◆ TASK: The data below should be transcribed in full, with no picture included.

### GIVEN INFORMATION ###

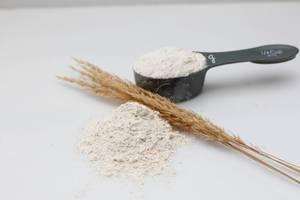 Mehl auf der Arbeitsoberfläche und im 1/4 Cup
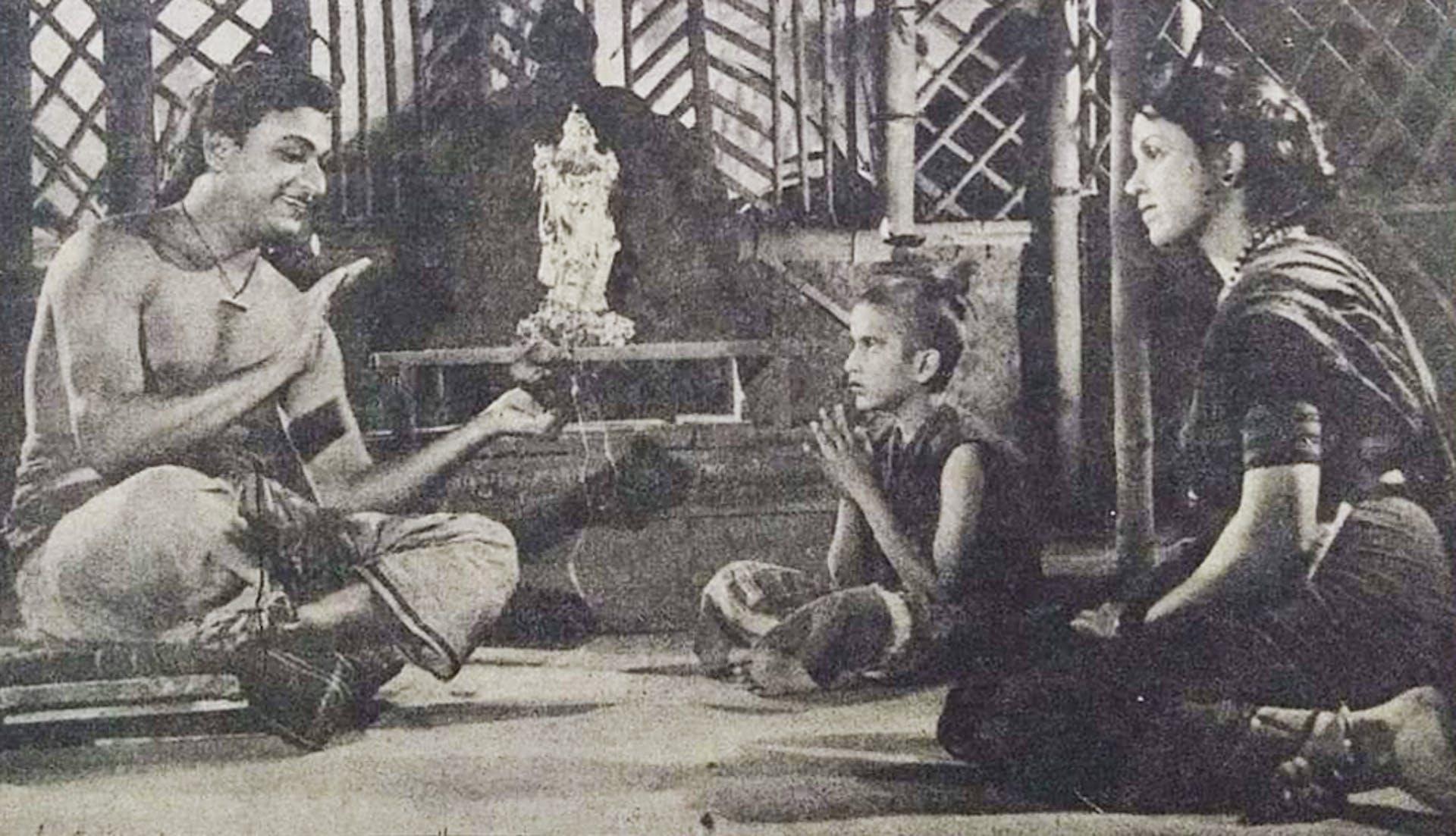 A still from the film Bhakta Cheta (1961) starring Dr. Rajkumar, Pratima Devi and S.V. Rajendra Singh (the child actor here). Photograph by MRK Murthy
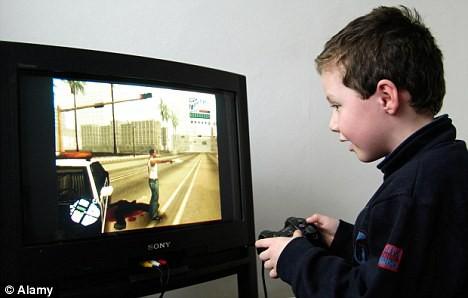 Chơi game 8 tiếng không chịu đi toilet để xả, bé trai 10 tuổi nhập viện vì bụng phồng quá to - Ảnh 1.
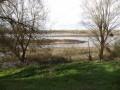 Ici, le chemin surplombe la Loire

###

◆ RESULT FOR THIS EXERCISE:
 Mehl auf der Arbeitsoberfläche und im 1/4 Cup
 A still from the film Bhakta Cheta (1961) starring Dr. Rajkumar, Pratima Devi and S.V. Rajendra Singh (the child actor here). Photograph by MRK Murthy
 Chơi game 8 tiếng không chịu đi toilet để xả, bé trai 10 tuổi nhập viện vì bụng phồng quá to - Ảnh 1.
 Ici, le chemin surplombe la Loire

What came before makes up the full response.